With a dedicated fund for the sector, things will be done differently, today tax initiatives like the Ghana Education Trust Fund (GetFund) levy, National Health Insurance Authority (NHIA) levy and the Energy Sector Levies Act (ESLA) have become the game changer in the education, health and the petroleum sectors.

So why can’t we do same in the sanitation sector which holds the master key to our wellbeing? Yes the sanitation tax is going to be painful especially the situation the country finds itself currently, but we have to sacrifice to improve sanitation in this country if it’s managed well, it will be worth it.

Again available data, has shown that construction of engineered landfill sites, managing poorly landfill facilities as well as putting up more sustainable state-of-the-art waste treatment plants both for solid and liquid is capital intensive venture.

With the ‘Borla’ tax in place and well managed, government will have no excuse to run away from it mandate in ensuring that our cities, and small towns are clean at all times.

What we stand to gain from the Borla Tax

The accumulated funds from the Borla Tax will be used to: construct waste recycling and compost plants across the country, construct more sanitation facilities to accelerate the elimination of open defecation, construct final treatment and disposal sites for solid and liquid waste, provide dedicated support for the annual maintenance and management of major landfill sites and other waste treatment plants and facilities across the country, and construct medical waste treatment facilities to prevent generation of infectious diseases, especially under the Coronavirus Treatment Programme.

Again the funds will be used to improve urban air quality and combat air pollution; support the re-engineering of landfill sites at Kpone and Oti; support fumigation of public spaces, schools, health centres and markets.

Conclusion

With the absence of donor financing support for the sanitation sector, the proposed Sanitation and Pollution Levy (SPL) of 10 pesewas on the price per liter of petrol/diesel under the Energy Sector Levies Act (ESLA) have become very critical investments that ought to be made for the benefit and dignity of all Ghanaians.

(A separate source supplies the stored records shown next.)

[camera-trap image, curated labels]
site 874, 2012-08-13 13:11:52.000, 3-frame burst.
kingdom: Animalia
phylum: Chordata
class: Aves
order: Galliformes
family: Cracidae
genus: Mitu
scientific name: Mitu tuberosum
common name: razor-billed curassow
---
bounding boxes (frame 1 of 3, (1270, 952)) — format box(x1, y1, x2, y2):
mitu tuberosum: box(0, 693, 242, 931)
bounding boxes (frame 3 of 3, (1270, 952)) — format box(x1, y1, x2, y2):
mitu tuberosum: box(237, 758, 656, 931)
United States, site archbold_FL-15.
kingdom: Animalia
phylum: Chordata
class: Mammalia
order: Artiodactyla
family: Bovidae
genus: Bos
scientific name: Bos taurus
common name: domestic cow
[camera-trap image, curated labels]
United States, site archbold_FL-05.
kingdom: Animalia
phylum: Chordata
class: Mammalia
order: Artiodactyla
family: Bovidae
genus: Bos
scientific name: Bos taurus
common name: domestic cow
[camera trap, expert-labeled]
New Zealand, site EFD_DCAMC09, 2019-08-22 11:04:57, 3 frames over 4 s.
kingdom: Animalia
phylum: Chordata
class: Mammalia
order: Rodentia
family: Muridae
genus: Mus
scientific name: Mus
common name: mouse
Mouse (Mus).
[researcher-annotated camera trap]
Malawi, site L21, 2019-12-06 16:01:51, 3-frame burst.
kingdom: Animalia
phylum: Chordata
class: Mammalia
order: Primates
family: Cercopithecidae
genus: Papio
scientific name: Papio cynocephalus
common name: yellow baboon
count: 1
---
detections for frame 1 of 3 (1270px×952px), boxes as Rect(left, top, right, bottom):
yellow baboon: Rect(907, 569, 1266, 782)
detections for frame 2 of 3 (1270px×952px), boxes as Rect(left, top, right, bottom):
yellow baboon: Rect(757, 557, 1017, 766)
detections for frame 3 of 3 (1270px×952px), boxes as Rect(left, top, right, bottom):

Also, it will ensure sustainable sanitation management, improve the quality of life and reduce the number of deaths and diseases from poor sanitation.

I know very well that once a new taxes is introduced it burdens everyone particularly the poor people.

I think the additional taxes will make life difficult for the people, especially in this era. However, you, you and you have to sacrifice to improve sanitation in this country.

I’m for the sanitation tax because it has the potential of changing the face of Sanitation management in the country if embraced by all.

Article By: Franklin ASARE-DONKOH

The author is the National Organizer of the Ghana Watsan Journalists Network (GWJN) and a member of the Parliamentary Press Corps (PPC).